When you own your data, from end to end, the environment is completely different. Having access to your raw data allows you to slice and dice in ways that are specific to you and your business. Though the many third party platforms out there can get you started interacting with your data more strategically, they provide a short runway. If you really want to understand your users, to draw actionable insights out of the data they generate on your website or within your game, you need the ability to look at your data without the obfuscation caused by analytics platforms force-fitting your data into their reporting formats.

Pictured below: a unified log from The three eras of business data processing by Alex Dean unified-log

Your raw, event-level data can be piped from multiple sources into your warehouse or unified log and enriched in meaningful ways to provide the answers you’re looking for in your data. Often, those answers don’t become apparent until you start looking closer. With a complete picture of your user journey, you’re no longer limited to superficial analyses of surface-level data points. You can connect a single user’s data from multiple sources such as your CRM, CMS, eCommerce platform, or within a digital environment like a web application or video game. Now, with complete ownership of your user data, you can start drawing real insights.

One stop shopping

Configuring all of these external systems to produce data that works well together isn’t always easy, but the process can be well worth the effort.
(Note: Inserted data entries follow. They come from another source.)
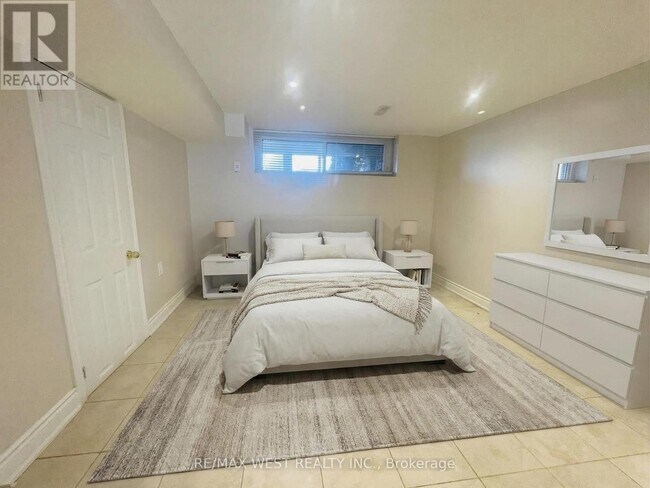 Photo du bâtiment - 25 Coronado Ct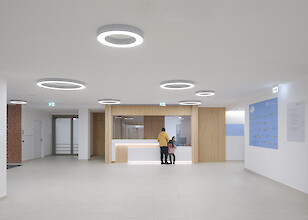 Empfangsbereich im Krankenhaus mit Ringleuchten in unterschiedlichen Durchmessern.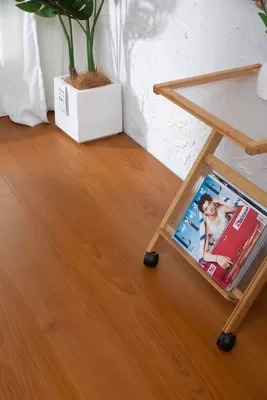German Technology 8.3mm/12.3mm HDF Oak Laminate Flooring Waterproof, V-Groove, Floating Installation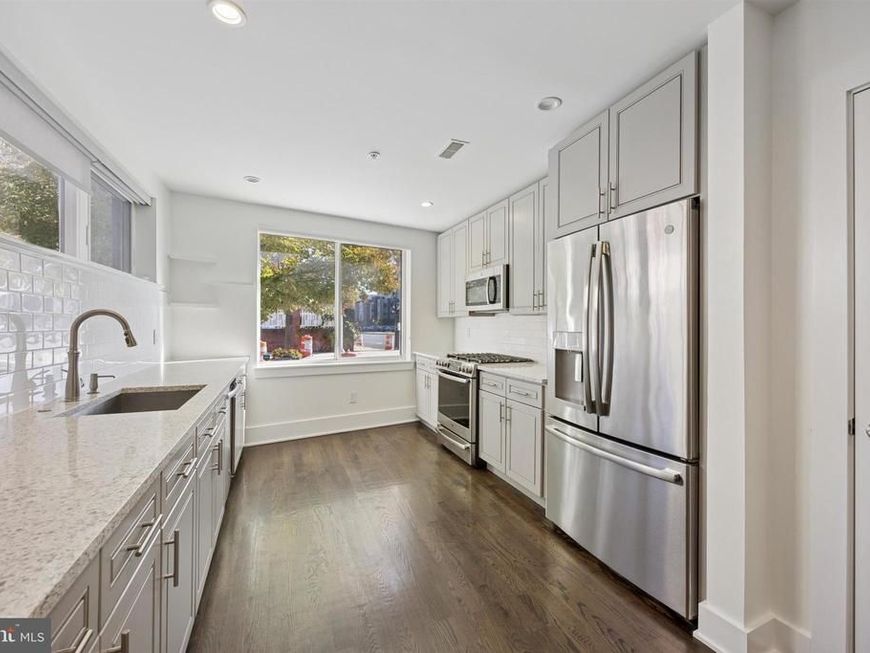 1022 24 S 2nd Street, Unit 7, Philadelphia, PA 19147 Main Photo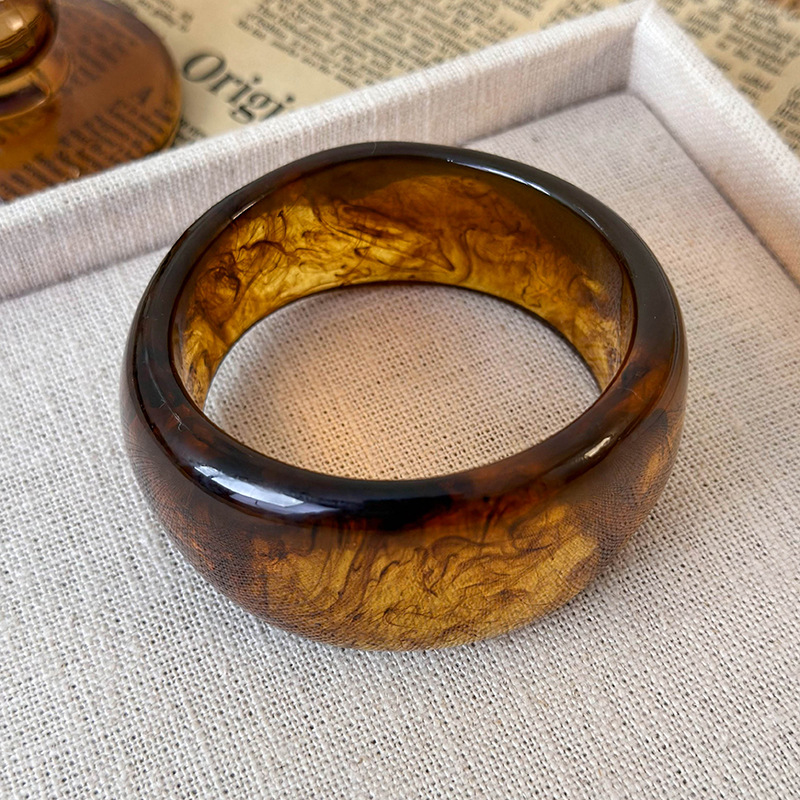 Асиметричні браслети зі смоли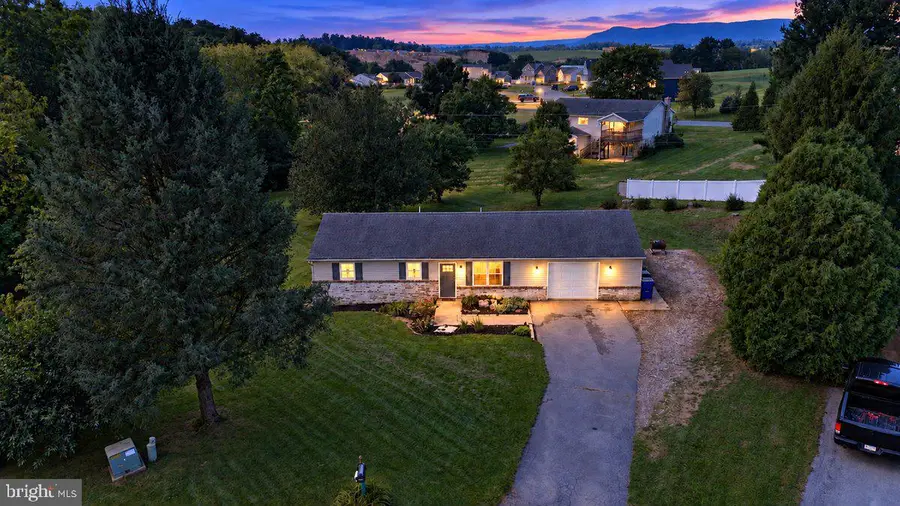 1541 Streamside Dr, Chambersburg, PA 17202 - #2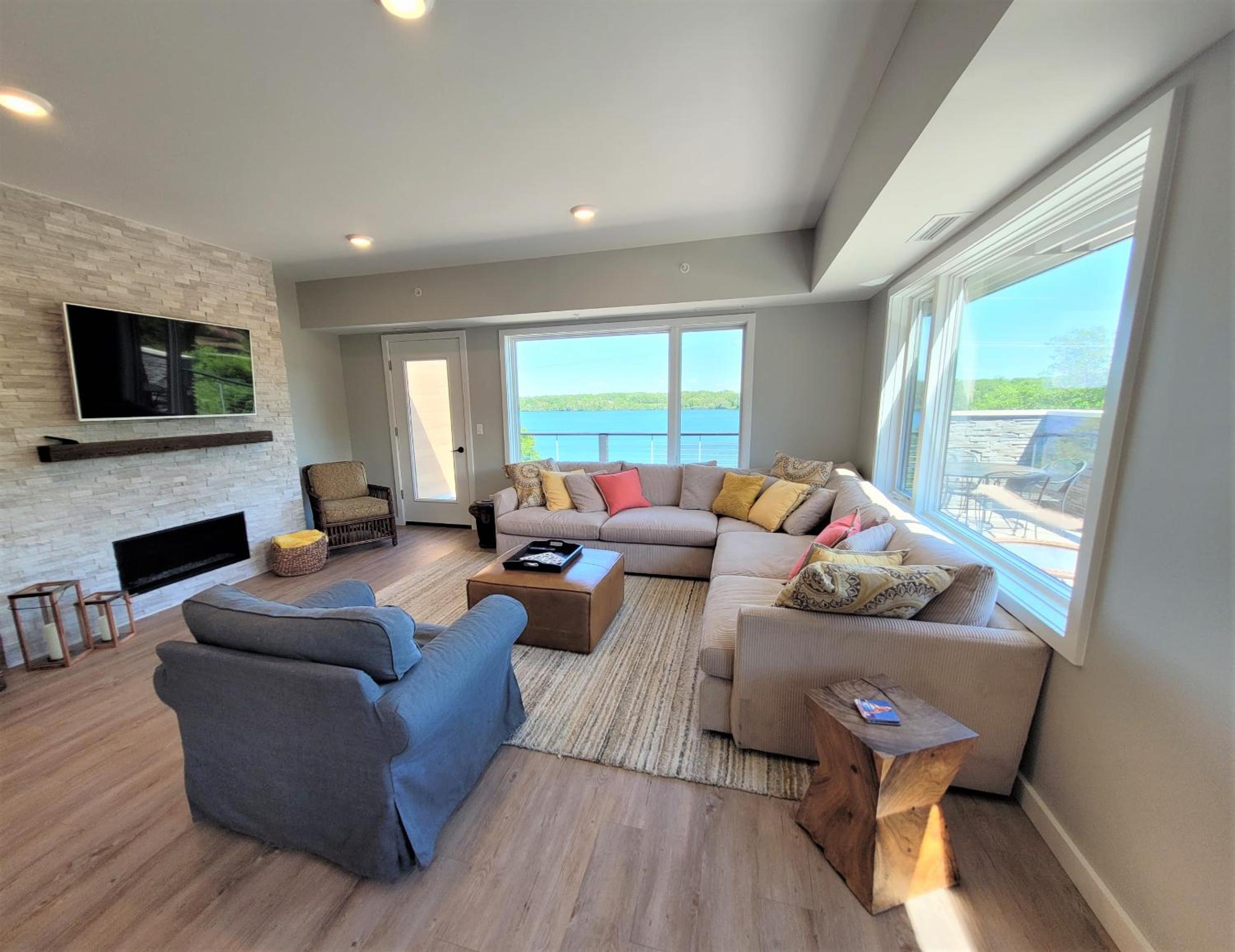 Family Room photo 1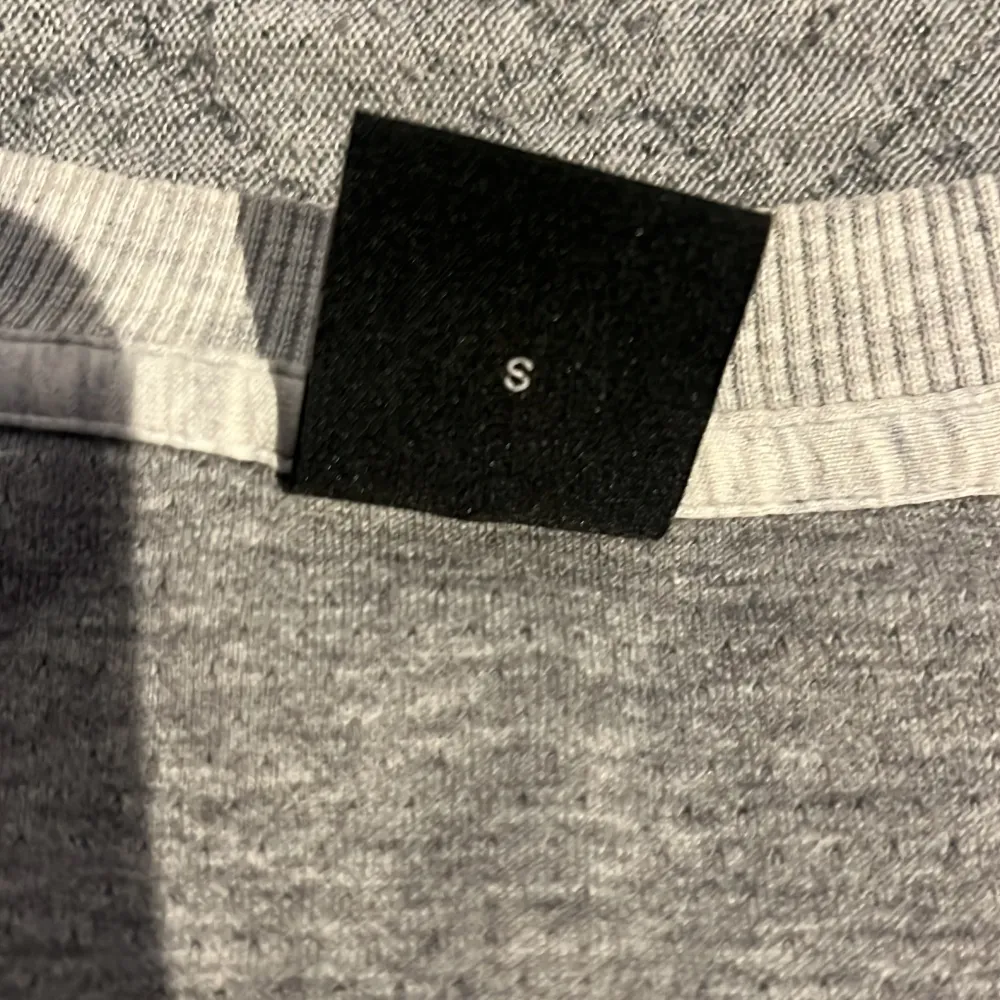 Extremt snygg Hugo boss hoodie/sweatshirt i grå. Extremt sällsynt då den inte säljs längre! Väldigt bra skick!. Hoodies.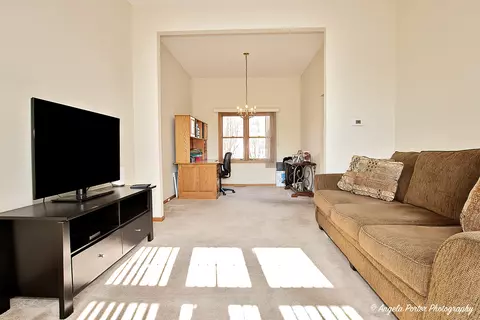 Living - 3606 Geneva Pl, Mchenry, IL 60050 photo 4 of 9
Enriching CRM data, for example, with web analytics can show you how your customers are engaging with your website. By then comparing the web traffic with your lead generation, you can calculate actual conversion rates on an email beyond how many subscribers clicked on a call to action, giving you more insight into the ROI for each email you send.

At Snowplow, we track our web content very closely to learn which posts have the highest engagement and which topics our readers find the most useful so we can continue to be a valuable resource for our audience. This level of tracking goes beyond page views for a blog post: we look at time spent on a given page, unique users per average time spent, what percentage of traffic to a page are new users, and how many leads generated have visited a specific blog post. It’s only because we have access to raw event data that we can report on user activity on such a granular level. Thanks to the abundance of event data that our users generate, our data scientists can create highly perceptive reports that we use to keep our content worthwhile and optimize our website to support our business goals.